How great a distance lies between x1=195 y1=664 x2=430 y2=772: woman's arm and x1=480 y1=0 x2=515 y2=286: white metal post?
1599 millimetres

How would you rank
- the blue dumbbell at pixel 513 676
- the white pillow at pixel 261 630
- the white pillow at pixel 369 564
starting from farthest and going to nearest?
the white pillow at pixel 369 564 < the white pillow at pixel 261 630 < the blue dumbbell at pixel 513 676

──────────

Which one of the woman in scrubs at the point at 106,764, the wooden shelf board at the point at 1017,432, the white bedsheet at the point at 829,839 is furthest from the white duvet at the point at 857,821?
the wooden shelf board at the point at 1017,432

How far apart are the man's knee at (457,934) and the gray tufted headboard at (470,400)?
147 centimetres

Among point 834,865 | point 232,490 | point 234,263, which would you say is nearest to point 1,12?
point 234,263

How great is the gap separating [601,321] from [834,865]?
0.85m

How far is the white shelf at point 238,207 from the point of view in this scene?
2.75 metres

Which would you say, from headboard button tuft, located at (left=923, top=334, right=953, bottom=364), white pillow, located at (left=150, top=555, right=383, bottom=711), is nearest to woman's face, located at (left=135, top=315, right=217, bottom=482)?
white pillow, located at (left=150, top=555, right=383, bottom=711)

──────────

TASK: Please copy out the items between the line containing "How great a" and the line containing "the white pillow at pixel 369 564 <", inclusive, reproducing each line without change.

PROBLEM SOLUTION:
How great a distance lies between x1=195 y1=664 x2=430 y2=772: woman's arm and x1=480 y1=0 x2=515 y2=286: white metal post?
1599 millimetres

How would you rank
- the blue dumbbell at pixel 513 676
- the white pillow at pixel 261 630
- the white pillow at pixel 369 564
starting from farthest and going to nearest?
the white pillow at pixel 369 564 < the white pillow at pixel 261 630 < the blue dumbbell at pixel 513 676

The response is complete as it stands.